No iba a tardar en saberlo.

—Y bien, Dirk Peters —le dije—. Le pregunto a usted, puesto que había ocultado usted su nombre, ¿por qué le ha revelado cuando la Halbrane estaba anclada en la isla Tsalal?… ¿Por qué no ha conservado usted el de Hunt?

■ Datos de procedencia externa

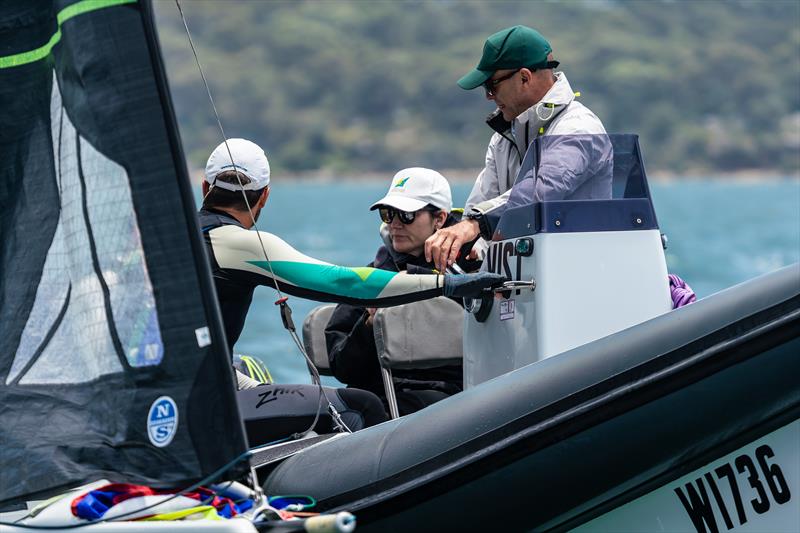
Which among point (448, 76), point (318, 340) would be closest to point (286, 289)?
point (318, 340)

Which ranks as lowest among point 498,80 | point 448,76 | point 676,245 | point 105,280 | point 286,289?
point 676,245

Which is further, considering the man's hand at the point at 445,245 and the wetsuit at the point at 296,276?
the man's hand at the point at 445,245

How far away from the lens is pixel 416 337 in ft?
12.8

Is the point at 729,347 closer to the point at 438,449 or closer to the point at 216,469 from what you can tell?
the point at 438,449

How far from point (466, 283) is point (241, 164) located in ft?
2.43

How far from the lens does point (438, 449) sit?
3.15 metres

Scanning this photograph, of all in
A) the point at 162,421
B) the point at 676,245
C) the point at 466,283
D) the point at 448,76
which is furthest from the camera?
the point at 448,76

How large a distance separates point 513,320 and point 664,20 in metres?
111

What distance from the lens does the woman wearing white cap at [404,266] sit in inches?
158

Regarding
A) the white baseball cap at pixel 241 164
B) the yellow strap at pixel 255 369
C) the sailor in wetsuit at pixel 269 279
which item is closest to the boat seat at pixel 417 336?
the sailor in wetsuit at pixel 269 279

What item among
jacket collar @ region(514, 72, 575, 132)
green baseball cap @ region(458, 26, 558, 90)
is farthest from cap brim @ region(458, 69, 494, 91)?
jacket collar @ region(514, 72, 575, 132)

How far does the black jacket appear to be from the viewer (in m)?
4.05

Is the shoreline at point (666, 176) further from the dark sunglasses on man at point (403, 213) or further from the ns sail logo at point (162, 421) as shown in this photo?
the ns sail logo at point (162, 421)

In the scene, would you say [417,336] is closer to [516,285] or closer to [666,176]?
[516,285]
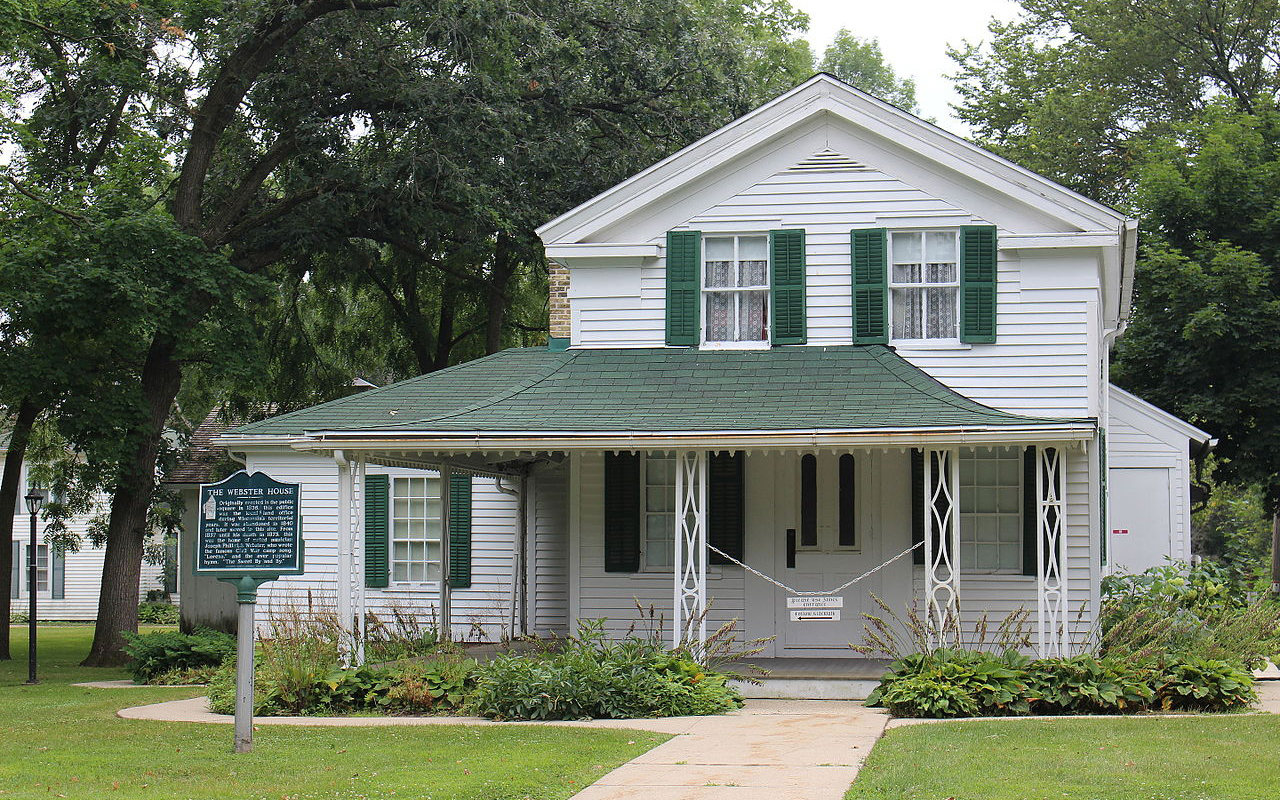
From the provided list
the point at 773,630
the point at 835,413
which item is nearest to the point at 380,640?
the point at 773,630

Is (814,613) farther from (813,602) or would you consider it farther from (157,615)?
(157,615)

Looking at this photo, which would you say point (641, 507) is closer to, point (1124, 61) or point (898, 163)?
point (898, 163)

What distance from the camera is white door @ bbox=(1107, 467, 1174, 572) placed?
2125 centimetres

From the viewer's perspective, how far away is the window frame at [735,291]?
55.3 ft

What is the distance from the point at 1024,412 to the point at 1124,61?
2065 centimetres

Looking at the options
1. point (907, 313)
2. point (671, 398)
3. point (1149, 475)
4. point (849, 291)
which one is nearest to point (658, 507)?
point (671, 398)

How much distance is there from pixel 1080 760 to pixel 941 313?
7433 millimetres

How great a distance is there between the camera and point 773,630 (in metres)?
16.3

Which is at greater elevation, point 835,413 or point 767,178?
point 767,178

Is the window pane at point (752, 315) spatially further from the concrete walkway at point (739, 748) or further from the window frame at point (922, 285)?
the concrete walkway at point (739, 748)

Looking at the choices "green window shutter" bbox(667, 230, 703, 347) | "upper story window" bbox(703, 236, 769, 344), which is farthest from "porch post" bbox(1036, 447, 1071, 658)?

—Señor… Compréndame… Se dudaba de ir más lejos… Se quería retroceder… Estaba decidido…, y entonces pensé… ¡sí!… que diciendo que yo era Dirk Peter…, el compañero del pobre Pym…, se me escucharía…, se creería que aun estaba vivo…, se iría en su busca… Y, sin embargo…, era muy grave, pues era confesar que yo había matado a Parker… Pero el hambre… el hambre devoradora…

Vamos, Dirk Peters —respondí—. Usted exagera… ¡Si la suerte le hubiera sido adversa, usted hubiera sufrido la de Parker!… Realmente no se le puede acusar de un crimen…

—Señor… Compréndame usted. ¿Acaso la familia de Parker hablaría como usted lo hace?

—¿Su familia?… ¿Tenía parientes?

—Sí…; y por eso, en la relación, Pym le cambió el nombre… Parker no se llamaba Parker… Se llamaba…

—Arthur Pym ha obrado muy cuerdamente —respondí—, y en cuanto a mí, no quiero saber el verdadero nombre de Parker… Guarde usted ese secreto.

—¡No!… ¡Yo se lo diré a usted! ¡Esto me pesa demasiado! Y tal vez me aliviaré cuando le diga a usted…, señor Jeorling…

—¡No, Dirk Peters, no!…

—Se llamaba Holt… Ned Holt.

—¡Holt!… exclamé. —Lo mismo que nuestro maestro velero…

—Que es su propio hermano, señor…

—¡Martín Holt… hermano de Ned!

—¡Sí!… ¡Compréndame usted!… ¡Su hermano!

—Pero él cree que Ned Holt ha perecido, como los demás, en el naufragio del Grampus

—No fue así…; y si él supiera que yo…

En aquel momento, una violenta conmoción me arrojó del catre.

La goleta acababa de dar tal sacudida sobre estribor, que faltó poco para que naufragase. Y oí una voz irritada que decía:

—¿Quién es el perro que está al timón? Era la voz de Jem West, y aquel a quien interpelaba de tal modo, Heame.

Me lancé fuera de mi camarote.

—¿Has abandonado la rueda? —repetía Jem West, que había cogido a Hearne por el cuello de la blusa.

—Lugarteniente… Yo ignoraba…

—¡Sí!… ¡Es preciso que la hayas dejado…, y por poco zozobra la goleta!…

Era evidente que Hearne, por uno u otro motivo, había abandonado un momento el timón.

—Gratián —gritó Jem West, llamando a uno de los marineros—, coge la barra… y tú, Heame, al fondo de la cala…

De repente se oyó el grito de «¡Tierra!», y todas las miradas se dirigieron al Sur.